On Jan 23, 2007, at 8:27 PM, Fidelio wrote:
Researchers announced last week that they had slowed down faint pulses of laser light and retrieved an image from that light after speeding it back up. In principle such "slow-light" technology might be used to build a kind of traffic stop for light signals, called an optical buffer, that would be cheaper, more powerful and faster than converting light beams into electrical signals. That is why the Defense Advanced Research Projects Agency (DARPA), an arm of the Department of Defense, asked a group at the University of Rochester to explore the technology, says group leader, quantum optics researcher John Howell.
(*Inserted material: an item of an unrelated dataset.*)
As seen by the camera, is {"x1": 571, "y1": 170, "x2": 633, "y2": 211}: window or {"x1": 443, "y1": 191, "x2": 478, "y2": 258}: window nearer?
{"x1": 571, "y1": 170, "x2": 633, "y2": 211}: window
So naturally Howell was bemused that some media outlets focused in on one aspect of the report: that an entire image was somehow produced from a single photon, the smallest unit of light. "A lot of people are getting excited about the single photon," he says.

http://www.sciam.com/article.cfm?chanID=sa003&articleID=5116CF53-E7F2-99DF-3B64CF41CFBB5B91

Yes, of course. What I write below is consistent with the above of course - I mention the need for entangled laser pulses to get enough amplification statistics to see something macroscopically. However, the point is that it's a bit like a hologram in that the entire message, the stencil pattern, is encoded as a whole, in each individual photon pair. Of course as you cut down on the number of photons to lower and lower total energies it gets harder and harder to see the pattern indeed to see anything. So of course we need a lot of photons, but the point is that each entangled photon pair is carrying so to speak a complete copy of the message in the shape of its mode function, i.e. the set {A(k)} from the delayed choice stencil.

I have combined two different experiments here, suggesting that the above experiment be incorporated in Cramer's retrocausal experiment.